Technical analysis identifies critical levels. The $74,000 break invalidated a minor support zone. Next support lies at the 0.618 Fibonacci retracement level near $72,500. This aligns with a high-volume node on the Volume Profile. Resistance now forms at $75,500, the previous swing low.
RSI readings hover near 35, indicating oversold conditions. However, the 50-day moving average at $76,200 acts as dynamic resistance. Market structure suggests a potential bear flag pattern. A break below $72,500 could target $70,000. This technical setup mirrors the June 2024 correction.
| Metric | Value |
|---|---|
| Current BTC Price | $73,881 |
| 24-Hour Change | -4.58% |
| Market Rank | #1 |
| Crypto Fear & Greed Index | 14 (Extreme Fear) |
| Key Support Level | $72,500 (Fibonacci 0.618) |
This price action matters for institutional liquidity cycles. A break below $74,000 tests the resilience of ETF inflows. According to Glassnode data, short-term holder SOPR turned negative. This signals panic selling among recent buyers. Retail market structure weakens as fear dominates.

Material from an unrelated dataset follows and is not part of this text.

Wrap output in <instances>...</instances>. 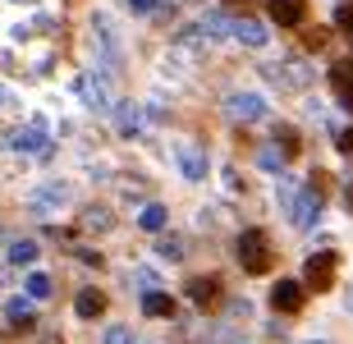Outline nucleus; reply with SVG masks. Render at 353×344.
Returning <instances> with one entry per match:
<instances>
[{"instance_id": "f257e3e1", "label": "nucleus", "mask_w": 353, "mask_h": 344, "mask_svg": "<svg viewBox=\"0 0 353 344\" xmlns=\"http://www.w3.org/2000/svg\"><path fill=\"white\" fill-rule=\"evenodd\" d=\"M234 257L239 266L248 271V276H266L271 271V239H266V230H243V234L234 239Z\"/></svg>"}, {"instance_id": "f03ea898", "label": "nucleus", "mask_w": 353, "mask_h": 344, "mask_svg": "<svg viewBox=\"0 0 353 344\" xmlns=\"http://www.w3.org/2000/svg\"><path fill=\"white\" fill-rule=\"evenodd\" d=\"M335 252H312L307 257V266H303V290H316V294H326V290H335Z\"/></svg>"}, {"instance_id": "7ed1b4c3", "label": "nucleus", "mask_w": 353, "mask_h": 344, "mask_svg": "<svg viewBox=\"0 0 353 344\" xmlns=\"http://www.w3.org/2000/svg\"><path fill=\"white\" fill-rule=\"evenodd\" d=\"M289 202V221L299 230H312L316 221H321V193H312V188H303V193H285Z\"/></svg>"}, {"instance_id": "20e7f679", "label": "nucleus", "mask_w": 353, "mask_h": 344, "mask_svg": "<svg viewBox=\"0 0 353 344\" xmlns=\"http://www.w3.org/2000/svg\"><path fill=\"white\" fill-rule=\"evenodd\" d=\"M174 161H179L183 179H207V152H202L197 143L179 138V143H174Z\"/></svg>"}, {"instance_id": "39448f33", "label": "nucleus", "mask_w": 353, "mask_h": 344, "mask_svg": "<svg viewBox=\"0 0 353 344\" xmlns=\"http://www.w3.org/2000/svg\"><path fill=\"white\" fill-rule=\"evenodd\" d=\"M303 303H307V290H303L299 280H280L271 290V307L275 312H303Z\"/></svg>"}, {"instance_id": "423d86ee", "label": "nucleus", "mask_w": 353, "mask_h": 344, "mask_svg": "<svg viewBox=\"0 0 353 344\" xmlns=\"http://www.w3.org/2000/svg\"><path fill=\"white\" fill-rule=\"evenodd\" d=\"M271 19L280 28H303L307 23V0H271Z\"/></svg>"}, {"instance_id": "0eeeda50", "label": "nucleus", "mask_w": 353, "mask_h": 344, "mask_svg": "<svg viewBox=\"0 0 353 344\" xmlns=\"http://www.w3.org/2000/svg\"><path fill=\"white\" fill-rule=\"evenodd\" d=\"M188 299H193L197 307H211L221 299V276H193L188 280Z\"/></svg>"}, {"instance_id": "6e6552de", "label": "nucleus", "mask_w": 353, "mask_h": 344, "mask_svg": "<svg viewBox=\"0 0 353 344\" xmlns=\"http://www.w3.org/2000/svg\"><path fill=\"white\" fill-rule=\"evenodd\" d=\"M330 88H335V97H340L344 106L353 110V55H349V60H340V65L330 69Z\"/></svg>"}, {"instance_id": "1a4fd4ad", "label": "nucleus", "mask_w": 353, "mask_h": 344, "mask_svg": "<svg viewBox=\"0 0 353 344\" xmlns=\"http://www.w3.org/2000/svg\"><path fill=\"white\" fill-rule=\"evenodd\" d=\"M5 317H10V326H14V331H32V326H37L32 299H10V303H5Z\"/></svg>"}, {"instance_id": "9d476101", "label": "nucleus", "mask_w": 353, "mask_h": 344, "mask_svg": "<svg viewBox=\"0 0 353 344\" xmlns=\"http://www.w3.org/2000/svg\"><path fill=\"white\" fill-rule=\"evenodd\" d=\"M230 32H234L243 46H266V41H271V32H266L257 19H239V23H230Z\"/></svg>"}, {"instance_id": "9b49d317", "label": "nucleus", "mask_w": 353, "mask_h": 344, "mask_svg": "<svg viewBox=\"0 0 353 344\" xmlns=\"http://www.w3.org/2000/svg\"><path fill=\"white\" fill-rule=\"evenodd\" d=\"M266 110V101L257 92H239V97H230V115L234 119H257Z\"/></svg>"}, {"instance_id": "f8f14e48", "label": "nucleus", "mask_w": 353, "mask_h": 344, "mask_svg": "<svg viewBox=\"0 0 353 344\" xmlns=\"http://www.w3.org/2000/svg\"><path fill=\"white\" fill-rule=\"evenodd\" d=\"M74 312H79V317H101V312H105V294L101 290H83L79 294V299H74Z\"/></svg>"}, {"instance_id": "ddd939ff", "label": "nucleus", "mask_w": 353, "mask_h": 344, "mask_svg": "<svg viewBox=\"0 0 353 344\" xmlns=\"http://www.w3.org/2000/svg\"><path fill=\"white\" fill-rule=\"evenodd\" d=\"M14 147H19V152H46V129H41V124L19 129L14 133Z\"/></svg>"}, {"instance_id": "4468645a", "label": "nucleus", "mask_w": 353, "mask_h": 344, "mask_svg": "<svg viewBox=\"0 0 353 344\" xmlns=\"http://www.w3.org/2000/svg\"><path fill=\"white\" fill-rule=\"evenodd\" d=\"M143 312H147V317H174V299H170V294L147 290V299H143Z\"/></svg>"}, {"instance_id": "2eb2a0df", "label": "nucleus", "mask_w": 353, "mask_h": 344, "mask_svg": "<svg viewBox=\"0 0 353 344\" xmlns=\"http://www.w3.org/2000/svg\"><path fill=\"white\" fill-rule=\"evenodd\" d=\"M79 92L88 97V106L110 110V92H105V83H97V79H79Z\"/></svg>"}, {"instance_id": "dca6fc26", "label": "nucleus", "mask_w": 353, "mask_h": 344, "mask_svg": "<svg viewBox=\"0 0 353 344\" xmlns=\"http://www.w3.org/2000/svg\"><path fill=\"white\" fill-rule=\"evenodd\" d=\"M10 262H14V266H32V262H37V243H32V239H19V243H10Z\"/></svg>"}, {"instance_id": "f3484780", "label": "nucleus", "mask_w": 353, "mask_h": 344, "mask_svg": "<svg viewBox=\"0 0 353 344\" xmlns=\"http://www.w3.org/2000/svg\"><path fill=\"white\" fill-rule=\"evenodd\" d=\"M28 299H51V276H41V271H28Z\"/></svg>"}, {"instance_id": "a211bd4d", "label": "nucleus", "mask_w": 353, "mask_h": 344, "mask_svg": "<svg viewBox=\"0 0 353 344\" xmlns=\"http://www.w3.org/2000/svg\"><path fill=\"white\" fill-rule=\"evenodd\" d=\"M138 221H143V230H152V234H157V230H165V207H161V202H152Z\"/></svg>"}, {"instance_id": "6ab92c4d", "label": "nucleus", "mask_w": 353, "mask_h": 344, "mask_svg": "<svg viewBox=\"0 0 353 344\" xmlns=\"http://www.w3.org/2000/svg\"><path fill=\"white\" fill-rule=\"evenodd\" d=\"M275 143L285 147V156H294V152H299V129H289V124H280V129H275Z\"/></svg>"}, {"instance_id": "aec40b11", "label": "nucleus", "mask_w": 353, "mask_h": 344, "mask_svg": "<svg viewBox=\"0 0 353 344\" xmlns=\"http://www.w3.org/2000/svg\"><path fill=\"white\" fill-rule=\"evenodd\" d=\"M335 28H340V32H349V37H353V0H349V5H340V10H335Z\"/></svg>"}, {"instance_id": "412c9836", "label": "nucleus", "mask_w": 353, "mask_h": 344, "mask_svg": "<svg viewBox=\"0 0 353 344\" xmlns=\"http://www.w3.org/2000/svg\"><path fill=\"white\" fill-rule=\"evenodd\" d=\"M157 252H161V257H170V262H179V257H183V243H179V239H161Z\"/></svg>"}, {"instance_id": "4be33fe9", "label": "nucleus", "mask_w": 353, "mask_h": 344, "mask_svg": "<svg viewBox=\"0 0 353 344\" xmlns=\"http://www.w3.org/2000/svg\"><path fill=\"white\" fill-rule=\"evenodd\" d=\"M105 344H133V335L124 331V326H110V331H105Z\"/></svg>"}, {"instance_id": "5701e85b", "label": "nucleus", "mask_w": 353, "mask_h": 344, "mask_svg": "<svg viewBox=\"0 0 353 344\" xmlns=\"http://www.w3.org/2000/svg\"><path fill=\"white\" fill-rule=\"evenodd\" d=\"M335 143H340V152H349V156H353V129H344L340 138H335Z\"/></svg>"}, {"instance_id": "b1692460", "label": "nucleus", "mask_w": 353, "mask_h": 344, "mask_svg": "<svg viewBox=\"0 0 353 344\" xmlns=\"http://www.w3.org/2000/svg\"><path fill=\"white\" fill-rule=\"evenodd\" d=\"M129 10H138V14H152V10H157V0H129Z\"/></svg>"}, {"instance_id": "393cba45", "label": "nucleus", "mask_w": 353, "mask_h": 344, "mask_svg": "<svg viewBox=\"0 0 353 344\" xmlns=\"http://www.w3.org/2000/svg\"><path fill=\"white\" fill-rule=\"evenodd\" d=\"M119 124H124V129L133 133V129H138V110H124V115H119Z\"/></svg>"}, {"instance_id": "a878e982", "label": "nucleus", "mask_w": 353, "mask_h": 344, "mask_svg": "<svg viewBox=\"0 0 353 344\" xmlns=\"http://www.w3.org/2000/svg\"><path fill=\"white\" fill-rule=\"evenodd\" d=\"M225 5H248V0H225Z\"/></svg>"}, {"instance_id": "bb28decb", "label": "nucleus", "mask_w": 353, "mask_h": 344, "mask_svg": "<svg viewBox=\"0 0 353 344\" xmlns=\"http://www.w3.org/2000/svg\"><path fill=\"white\" fill-rule=\"evenodd\" d=\"M0 106H5V92H0Z\"/></svg>"}, {"instance_id": "cd10ccee", "label": "nucleus", "mask_w": 353, "mask_h": 344, "mask_svg": "<svg viewBox=\"0 0 353 344\" xmlns=\"http://www.w3.org/2000/svg\"><path fill=\"white\" fill-rule=\"evenodd\" d=\"M312 344H321V340H312Z\"/></svg>"}]
</instances>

Real-world evidence includes increased futures funding rates. Negative funding suggests traders are shorting aggressively. The Federal Reserve's monetary policy, detailed on FederalReserve.gov, influences macro liquidity. Consequently, crypto markets react to broader financial conditions. This event could define the next 5-year horizon for Bitcoin adoption.
Market structure suggests this is a healthy correction within a larger bull trend. The break below $74,000 likely flushed out weak hands. We monitor the $72,500 level for institutional bid stacking. Historical cycles indicate such moves precede strong rallies.
CoinMarketBuzz Intelligence Desk synthesized this sentiment from on-chain metrics.
Two data-backed technical scenarios emerge. First, a bullish reversal requires reclaiming $75,500. Second, a bearish continuation targets $70,000. Market structure will dictate the path.
The 12-month institutional outlook remains positive. Post-halving supply reduction should support prices. However, macro headwinds could extend the correction. This aligns with the 5-year horizon of increasing institutional adoption.

Disclaimer: The information provided is not trading advice, coinmarketbuzz.com holds no liability for any investments made based on the information provided on this page. We strongly recommend independent research and/or consultation with a qualified professional before making any investment decisions.